Es soll eine schnelle Antwort geliefert werden, damit die Touristen, die nach Istanbul kommen, sich wieder schnell beruhigen.
Yusuf Dere, Anwalt eines Beschuldigten
Die Istanbuler Staatsanwaltschaft teilte nicht mit, welches Gift verwendet wurde. Zuvor hatten Medien unter Berufung auf einen Bericht der Rechtsmedizin berichtet, dass im Hotel das toxische Gas Phosphin entdeckt worden sei.
Der Stoff wurde der staatlichen Nachrichtenagentur Anadolu zufolge etwa in aus dem Zimmer entnommenen Wischproben festgestellt. Auch in Handtüchern des Hotels habe man Phosphin entdeckt.
Aluminiumphosphid gefährlich in Verbindung mit Wasser
Bei der Bekämpfung von Schädlingen wird häufig der Stoff Aluminiumphosphid eingesetzt. In Verbindung mit Wasser – Luftfeuchtigkeit genügt – entsteht das toxische Gas Phosphin. Das Gas schädigt die Körperzellen von Säugetieren und verhindert in größeren Konzentrationen den Sauerstoff-Transport im Blut. Phosphin kann bei Menschen unter anderem zu Reizhusten, Erbrechen, Leber- und Nierenfunktionsstörungen führen und beim Einatmen lebensbedrohlich sein.
Offenbar verfügten die Kammerjäger, die unter Verdacht steht, das Hotelzimmer der Hamburger Familie mit dem hochgiftigen Aluminiumphosphid behandelt zu haben, nicht einmal über eine Lizenz. Dies berichtet die „Bild“, die einen Reporter auf Spurensuche nach Istanbul geschickt hat. Das ins Visier der Ermittler geratene Unternehmen soll nicht über Büroräumlichkeiten verfügt haben, sondern sei von zu Hause aus geführt worden. Dies sagte der Anwalt des Sohns des Inhabers der Schädlingsbekämpfungsfirma der „Bild“.

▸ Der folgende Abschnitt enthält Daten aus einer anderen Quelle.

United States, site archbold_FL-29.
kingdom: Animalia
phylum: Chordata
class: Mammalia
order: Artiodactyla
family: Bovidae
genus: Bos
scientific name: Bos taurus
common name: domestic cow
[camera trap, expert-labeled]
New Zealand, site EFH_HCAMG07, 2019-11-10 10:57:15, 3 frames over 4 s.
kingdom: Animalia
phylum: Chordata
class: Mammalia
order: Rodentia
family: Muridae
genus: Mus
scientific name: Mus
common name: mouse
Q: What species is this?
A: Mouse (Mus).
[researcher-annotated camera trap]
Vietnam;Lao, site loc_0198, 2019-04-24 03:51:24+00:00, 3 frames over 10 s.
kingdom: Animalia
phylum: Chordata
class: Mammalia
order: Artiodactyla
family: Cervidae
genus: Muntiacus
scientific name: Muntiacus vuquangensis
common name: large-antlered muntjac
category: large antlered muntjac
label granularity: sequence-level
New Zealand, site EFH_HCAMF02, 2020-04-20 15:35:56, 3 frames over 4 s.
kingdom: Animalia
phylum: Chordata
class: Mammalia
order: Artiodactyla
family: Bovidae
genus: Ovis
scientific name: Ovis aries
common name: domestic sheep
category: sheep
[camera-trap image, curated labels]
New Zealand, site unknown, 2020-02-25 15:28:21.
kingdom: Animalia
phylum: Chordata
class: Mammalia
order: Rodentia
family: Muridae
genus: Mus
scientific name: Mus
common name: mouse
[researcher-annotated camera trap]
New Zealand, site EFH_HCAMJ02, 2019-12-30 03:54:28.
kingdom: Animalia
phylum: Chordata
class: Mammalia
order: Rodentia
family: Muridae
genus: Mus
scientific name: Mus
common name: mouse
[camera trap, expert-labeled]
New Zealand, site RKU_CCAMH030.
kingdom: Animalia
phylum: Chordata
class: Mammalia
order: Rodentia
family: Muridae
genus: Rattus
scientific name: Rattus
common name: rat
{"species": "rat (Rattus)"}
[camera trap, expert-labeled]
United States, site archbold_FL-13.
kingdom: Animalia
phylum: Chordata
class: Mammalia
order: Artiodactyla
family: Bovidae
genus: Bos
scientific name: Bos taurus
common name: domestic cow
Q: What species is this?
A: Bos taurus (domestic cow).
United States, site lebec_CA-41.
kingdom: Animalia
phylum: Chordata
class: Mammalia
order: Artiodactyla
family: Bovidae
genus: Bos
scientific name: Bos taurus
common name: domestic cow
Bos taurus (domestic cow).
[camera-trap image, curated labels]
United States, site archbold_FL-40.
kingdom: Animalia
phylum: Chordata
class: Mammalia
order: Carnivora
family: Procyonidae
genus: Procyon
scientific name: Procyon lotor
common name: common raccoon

Der Anwalt räumt der Zeitung gegenüber ein: „Eine Lizenz besaß das Unternehmen nicht.“ Dennoch sei er von der Unschuld seines Mandanten überzeugt. Die Firma solle von den Behörden jetzt als Sündenbock präsentiert werden. „Es soll eine schnelle Antwort geliefert werden, damit die Touristen, die nach Istanbul kommen, sich wieder schnell beruhigen“, sagt der Anwalt Yusuf Dere dem „Bild“-Reporter.
Auch der Inhaber des Schädlingsbekämpfungsunternehmens und der Inhaber des Hotels weisen jegliche Schuld von sich.
Vater, Mutter und die zwei kleinen Kinder waren Mitte November im Istanbul-Urlaub mit Beschwerden wie Erbrechen und Übelkeit ins Krankenhaus eingeliefert worden und dann verstorben. Das Schicksal der Familie, die aus der Türkei stammt, hat für große Bestürzung gesorgt. (Tsp/dpa)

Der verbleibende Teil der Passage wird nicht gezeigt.